EXERCISE TASKS:
1 – Copy out every equation in the roller coaster loop excerpt that contains the term v^2.
2 – Answer these from the roller coaster loop excerpt:
(a) What is the force of support from the track at the top of the loop in the case studied?
(b) What minimum height must the starting hill have, in terms of the loop's radius?
(c) Which publisher and year are given for the source book?

READING TEXT:
● ● ● ● ●
What follows is an excerpt from:
Unterman, Nathan A., Amusement Park Physics: A Teacher's Guide, second
edition; Walch Publishers 2001. Pages 76-77.
ISBM 0-8251-4264-4
Investigating a frictionless circular loop of radius R with the
condition that the train just barely remains on the track at
the top of the loop, we find that the gravitational force must
be equal to the centripetal force due to the circular motion.
Solving, using Newton's second law, we have:
Sum of forces = Fnet = ma = (mv^2 top/r) = Fs-mg
Since the force of support from the track is zero, in this case, we have:
(mv^2 top/r) = mg
Solving for the tangential velocity at the top, we have:
v^2 top = rg
The gravitational potential energy at the top of the circular loop is:
GPE = mg2r
since the diameter of the circle, or 2r, is the height climbed. The
total energy at the top is the gravitational potential energy stored
in Earth's gravitational field due to the change in height and the
kinetic energy just moving the train over the top. Hence:
Etotal = GPE + KE
= mg delta y + (1/2)mv^2
Substituting 2r for the height and rg for v^2
=mg2r + (1/2)m(rg)
= 2.5mgr
In a negligible friction system, this must be equal to the gravitational
potential energy of the train on the lift hill at elevation delta y, before
entering the circular loop; hence:
mg delta y = 2.5 mgr
Therefore, the minimum height of the starting hill that drops the roller
coaster into the circular loop must be 2.5 r of the circular loop. Again,
assuming a friction-free system, by conservation of energy, the gravitational
potential energy at the top of the lift hill must be equal to the kinetic
energy at the bottom of the loop:
mg delta y = 2.5mgr = (1/2)mv^2
(top) (bottom)
● ● ● ● ●
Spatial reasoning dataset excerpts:

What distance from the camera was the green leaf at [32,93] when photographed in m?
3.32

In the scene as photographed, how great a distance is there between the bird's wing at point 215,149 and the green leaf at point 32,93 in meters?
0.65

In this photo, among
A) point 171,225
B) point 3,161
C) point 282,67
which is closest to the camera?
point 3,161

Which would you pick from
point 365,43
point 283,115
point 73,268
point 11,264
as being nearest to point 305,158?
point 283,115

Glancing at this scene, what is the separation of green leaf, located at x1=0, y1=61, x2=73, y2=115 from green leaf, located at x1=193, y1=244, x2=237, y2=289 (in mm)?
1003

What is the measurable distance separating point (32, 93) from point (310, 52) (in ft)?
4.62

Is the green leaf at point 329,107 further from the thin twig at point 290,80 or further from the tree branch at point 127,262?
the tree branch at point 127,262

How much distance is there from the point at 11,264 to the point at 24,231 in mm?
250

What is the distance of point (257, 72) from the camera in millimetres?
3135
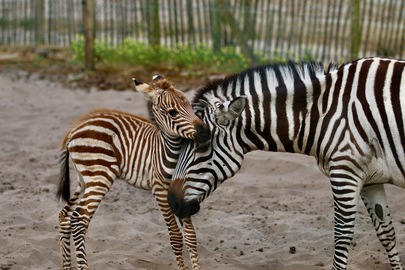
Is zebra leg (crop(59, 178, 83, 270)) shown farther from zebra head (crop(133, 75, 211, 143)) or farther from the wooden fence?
the wooden fence

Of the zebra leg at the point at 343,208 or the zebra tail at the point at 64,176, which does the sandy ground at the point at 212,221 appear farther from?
the zebra leg at the point at 343,208

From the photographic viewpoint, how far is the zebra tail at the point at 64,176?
5.80 meters

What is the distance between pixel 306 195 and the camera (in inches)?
307

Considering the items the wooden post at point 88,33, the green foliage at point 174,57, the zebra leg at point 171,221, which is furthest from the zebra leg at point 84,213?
the wooden post at point 88,33

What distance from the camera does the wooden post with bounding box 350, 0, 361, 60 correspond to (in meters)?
12.3

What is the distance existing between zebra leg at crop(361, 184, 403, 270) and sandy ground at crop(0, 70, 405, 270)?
0.80 ft

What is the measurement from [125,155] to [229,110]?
906 millimetres

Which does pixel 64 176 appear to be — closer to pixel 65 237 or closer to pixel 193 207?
pixel 65 237

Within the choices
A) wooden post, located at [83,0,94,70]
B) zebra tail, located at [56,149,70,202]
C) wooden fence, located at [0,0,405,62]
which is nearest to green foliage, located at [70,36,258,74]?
wooden fence, located at [0,0,405,62]

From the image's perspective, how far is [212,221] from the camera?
698cm

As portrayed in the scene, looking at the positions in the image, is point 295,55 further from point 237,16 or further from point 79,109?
point 79,109

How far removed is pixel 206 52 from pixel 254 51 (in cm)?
81

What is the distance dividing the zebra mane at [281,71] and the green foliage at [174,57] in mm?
7017

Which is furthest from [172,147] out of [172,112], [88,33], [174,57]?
[174,57]
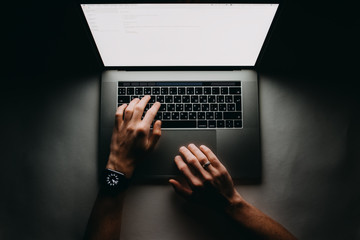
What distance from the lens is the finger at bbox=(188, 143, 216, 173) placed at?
30.3 inches

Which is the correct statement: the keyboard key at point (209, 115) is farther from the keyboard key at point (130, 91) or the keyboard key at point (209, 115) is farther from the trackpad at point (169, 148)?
the keyboard key at point (130, 91)

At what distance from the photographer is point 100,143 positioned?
805mm

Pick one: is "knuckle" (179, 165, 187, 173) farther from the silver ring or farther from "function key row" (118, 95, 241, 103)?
"function key row" (118, 95, 241, 103)

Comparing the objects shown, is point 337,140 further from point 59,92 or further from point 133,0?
point 59,92

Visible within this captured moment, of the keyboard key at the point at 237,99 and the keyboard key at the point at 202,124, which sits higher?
the keyboard key at the point at 237,99

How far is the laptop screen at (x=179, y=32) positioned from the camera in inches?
26.2

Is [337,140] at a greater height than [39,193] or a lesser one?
greater

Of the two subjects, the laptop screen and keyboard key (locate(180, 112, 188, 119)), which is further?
keyboard key (locate(180, 112, 188, 119))

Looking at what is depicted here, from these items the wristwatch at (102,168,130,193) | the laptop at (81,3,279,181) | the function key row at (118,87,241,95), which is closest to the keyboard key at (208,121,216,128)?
the laptop at (81,3,279,181)

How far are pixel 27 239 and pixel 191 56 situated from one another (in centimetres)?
77

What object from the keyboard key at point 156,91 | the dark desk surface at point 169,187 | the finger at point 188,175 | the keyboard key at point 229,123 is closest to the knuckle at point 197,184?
the finger at point 188,175

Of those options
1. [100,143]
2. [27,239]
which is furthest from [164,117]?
[27,239]

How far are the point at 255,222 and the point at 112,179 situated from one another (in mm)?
464

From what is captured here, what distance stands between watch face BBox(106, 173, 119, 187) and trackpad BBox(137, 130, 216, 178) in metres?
0.07
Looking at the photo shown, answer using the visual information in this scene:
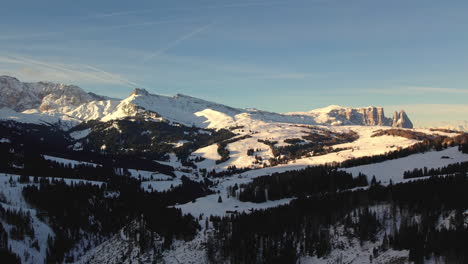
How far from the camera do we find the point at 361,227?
117 metres

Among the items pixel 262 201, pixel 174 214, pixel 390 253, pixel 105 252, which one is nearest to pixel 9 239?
pixel 105 252

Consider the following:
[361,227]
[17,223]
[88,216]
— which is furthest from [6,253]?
[361,227]

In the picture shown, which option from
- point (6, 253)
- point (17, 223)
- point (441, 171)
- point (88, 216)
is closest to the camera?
point (6, 253)

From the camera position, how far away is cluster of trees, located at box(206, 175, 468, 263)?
9769 cm

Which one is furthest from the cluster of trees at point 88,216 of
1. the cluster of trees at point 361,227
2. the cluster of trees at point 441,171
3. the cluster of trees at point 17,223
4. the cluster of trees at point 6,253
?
the cluster of trees at point 441,171

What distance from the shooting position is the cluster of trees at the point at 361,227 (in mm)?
97688

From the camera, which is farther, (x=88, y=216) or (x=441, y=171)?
(x=441, y=171)

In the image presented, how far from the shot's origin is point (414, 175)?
624 feet

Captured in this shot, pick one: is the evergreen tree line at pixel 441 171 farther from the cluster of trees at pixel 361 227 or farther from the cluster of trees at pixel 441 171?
the cluster of trees at pixel 361 227

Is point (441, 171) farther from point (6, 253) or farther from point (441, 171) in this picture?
point (6, 253)

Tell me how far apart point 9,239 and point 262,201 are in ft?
378

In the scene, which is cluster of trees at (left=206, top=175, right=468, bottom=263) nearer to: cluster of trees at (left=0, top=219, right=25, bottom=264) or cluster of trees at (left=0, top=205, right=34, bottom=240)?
cluster of trees at (left=0, top=219, right=25, bottom=264)

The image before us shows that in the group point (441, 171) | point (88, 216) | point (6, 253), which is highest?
point (441, 171)

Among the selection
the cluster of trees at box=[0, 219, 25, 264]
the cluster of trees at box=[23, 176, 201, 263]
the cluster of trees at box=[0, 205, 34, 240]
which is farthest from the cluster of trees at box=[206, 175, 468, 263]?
the cluster of trees at box=[0, 205, 34, 240]
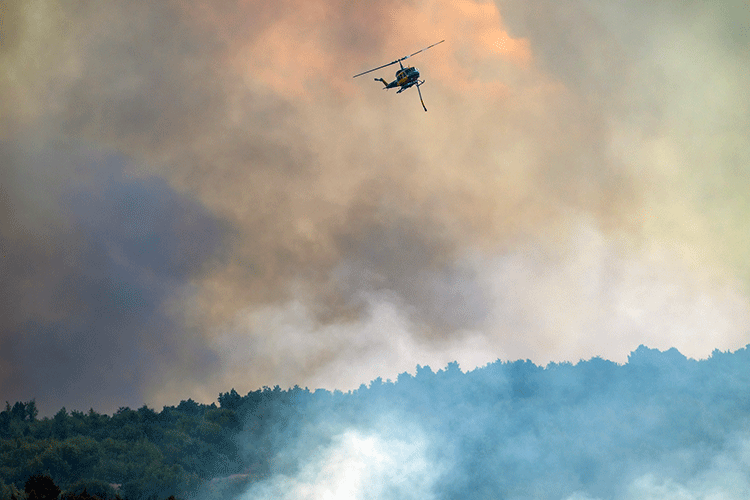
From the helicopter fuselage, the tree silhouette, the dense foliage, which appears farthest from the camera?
the dense foliage

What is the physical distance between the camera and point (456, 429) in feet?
302

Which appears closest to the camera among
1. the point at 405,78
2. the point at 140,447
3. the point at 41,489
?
the point at 41,489

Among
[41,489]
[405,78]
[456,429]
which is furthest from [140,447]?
[405,78]

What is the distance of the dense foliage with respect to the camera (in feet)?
262

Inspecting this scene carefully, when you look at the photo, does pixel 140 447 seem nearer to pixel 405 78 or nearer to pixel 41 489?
pixel 41 489

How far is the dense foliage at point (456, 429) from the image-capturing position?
8000 centimetres

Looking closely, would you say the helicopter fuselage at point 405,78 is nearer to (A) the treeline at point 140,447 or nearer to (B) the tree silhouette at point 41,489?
(B) the tree silhouette at point 41,489

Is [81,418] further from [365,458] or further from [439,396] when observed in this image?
[439,396]

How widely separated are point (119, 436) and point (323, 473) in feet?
116

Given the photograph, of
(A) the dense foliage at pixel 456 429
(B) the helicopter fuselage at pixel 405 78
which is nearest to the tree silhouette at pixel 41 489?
(A) the dense foliage at pixel 456 429

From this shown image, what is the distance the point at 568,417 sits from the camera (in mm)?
90812

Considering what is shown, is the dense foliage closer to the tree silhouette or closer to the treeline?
the treeline

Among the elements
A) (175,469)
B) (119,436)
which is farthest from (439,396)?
(119,436)

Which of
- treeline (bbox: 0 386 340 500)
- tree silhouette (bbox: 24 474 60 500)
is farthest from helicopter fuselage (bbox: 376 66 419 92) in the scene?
treeline (bbox: 0 386 340 500)
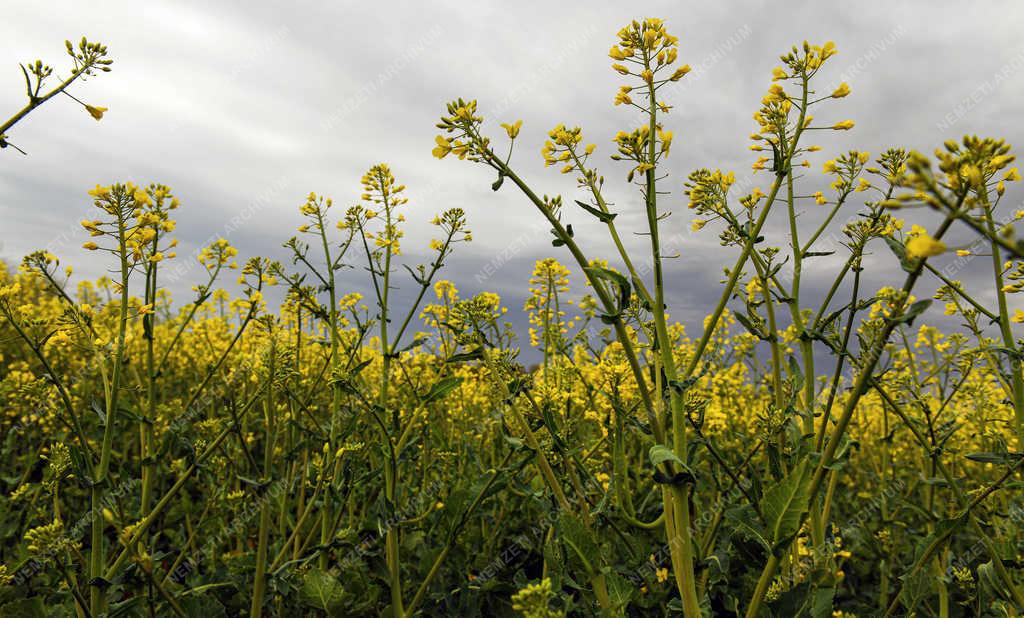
● ● ● ● ●
ANSWERS FOR THE TASKS:
1 –
Sum of forces = Fnet = ma = (mv^2 top/r) = Fs-mg
(mv^2 top/r) = mg
v^2 top = rg
= mg delta y + (1/2)mv^2
mg delta y = 2.5mgr = (1/2)mv^2

2 –
(a) Zero.
(b) 2.5 r of the circular loop.
(c) Walch Publishers, 2001.